Why I Consume Fiction

My friend Lawrence doesn’t consume fiction. He doesn’t read fiction books and he definitely doesn’t watch any TV. To Lawrence, the crises of the world are so big, and time so short, that he needs to spend as much time as possible becoming an intelligent and effective tool for change. He does this through reading, writing, dialogue and collaboration.

Lawrence is a beast. He’s the most productive person I know. He doesn’t waste a minute of his time. He’s a super impressive person and I’d expect no less from him. When he says he doesn’t value fiction, I know he’s not arguing that we should all give up the art of fiction and storytelling (although he might argue that we should give up TV), but rather that he personally finds no value in consuming it. My girlfriend feels the same way.

I love fiction. I am an emotional and intuitive type more than knowledge-based, sensing type (I’m an INTP). I wonder if I’m even more of an artist than a designer, despite my job title (I haven’t thought about that before). Here are some reasons why I continue to consume and create fiction, even in a world that needs a massive reality check and that needs to train intelligent knowledge+justice workers and design thinkers like Lawrence, ASAP.

A) Whats the point of sentience without it. Art is our gift. Making up stuff that doesn’t matter is sometimes, to me, is the only thing that separates us from being a banana.
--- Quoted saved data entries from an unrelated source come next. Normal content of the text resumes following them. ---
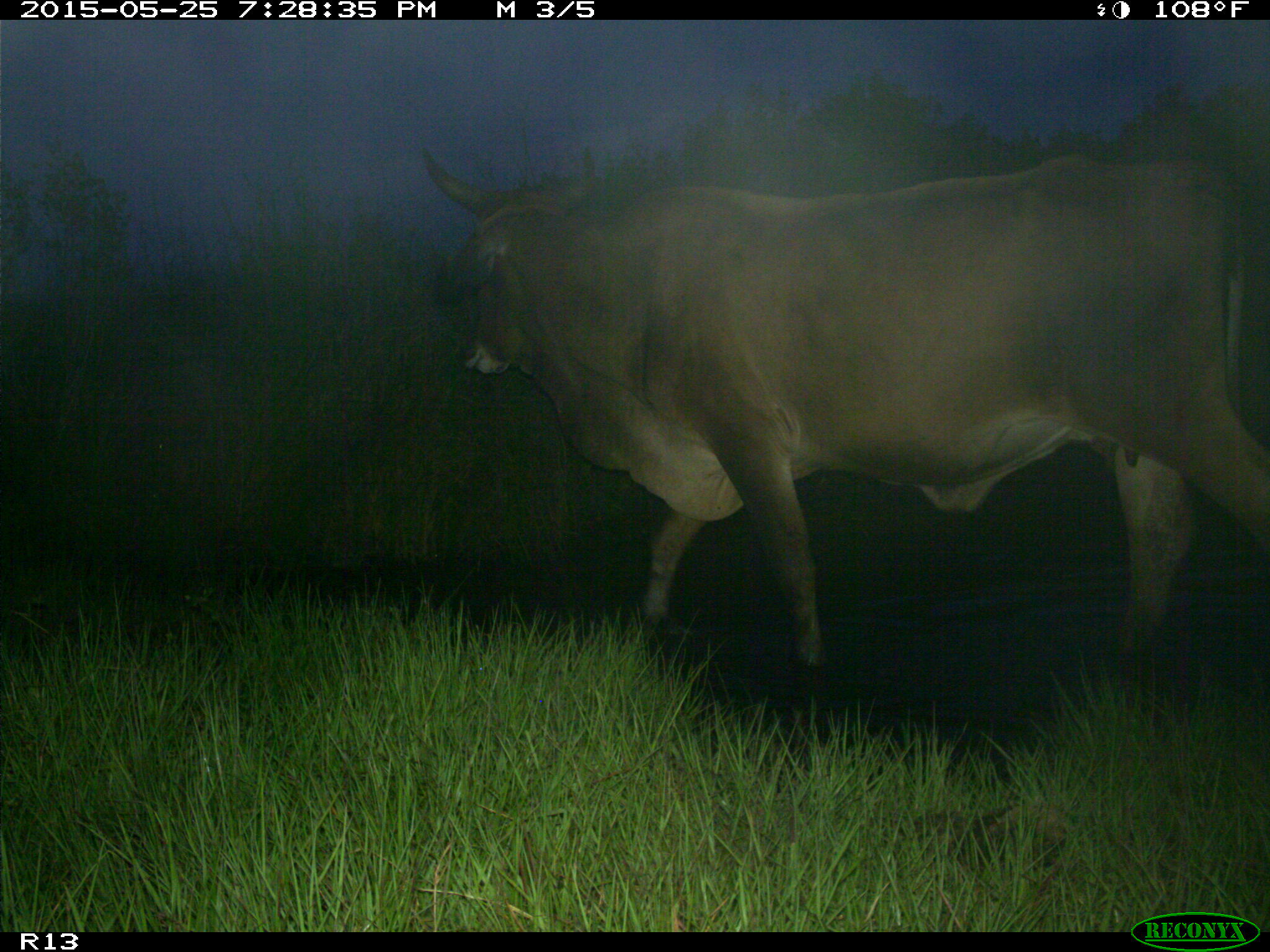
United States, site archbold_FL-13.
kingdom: Animalia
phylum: Chordata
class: Mammalia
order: Artiodactyla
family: Bovidae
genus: Bos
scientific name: Bos taurus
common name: domestic cow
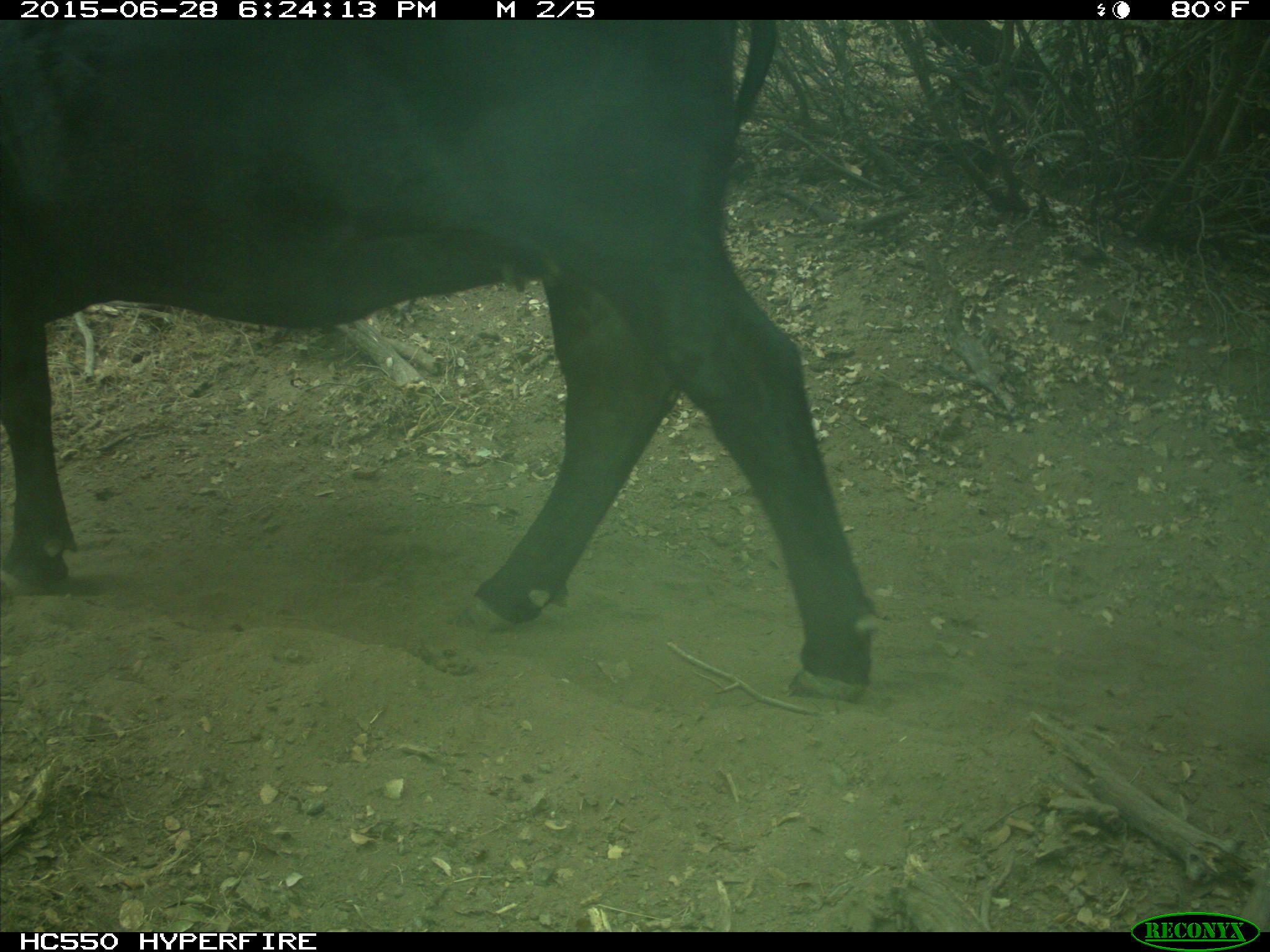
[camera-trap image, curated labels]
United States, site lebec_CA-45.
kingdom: Animalia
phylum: Chordata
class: Mammalia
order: Artiodactyla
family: Bovidae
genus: Bos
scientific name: Bos taurus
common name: domestic cow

Yes, we have crises to solve, but if our lives aren’t full of art and emotion, what’s the point?

B) Storytelling is a super powerful tool for change. Fables, myths and metaphors carry more meaning and power than straight knowledge. I want to build a just world by telling stories about it that help people relate to and share my vision.

C) Information overload is killing me. Sometimes my brain just doesn’t have the capacity for another podcast or article. Passive story listening or reading let’s my brain recharge from a decision-heavy day while still expanding my understanding of the world.

All that being said, some fiction is simply more valuable than other. If a story doesn’t demonstrate how a character evolves through the story in some way, or if doesn’t reflect on society or our own individual hopes, fears and tendencies, then it’s less interesting to me. If the story doesn’t question or explore some aspect of humanity that makes us rethink our own relationships, then I get bored. Written fiction often accomplishes these things way better than TV.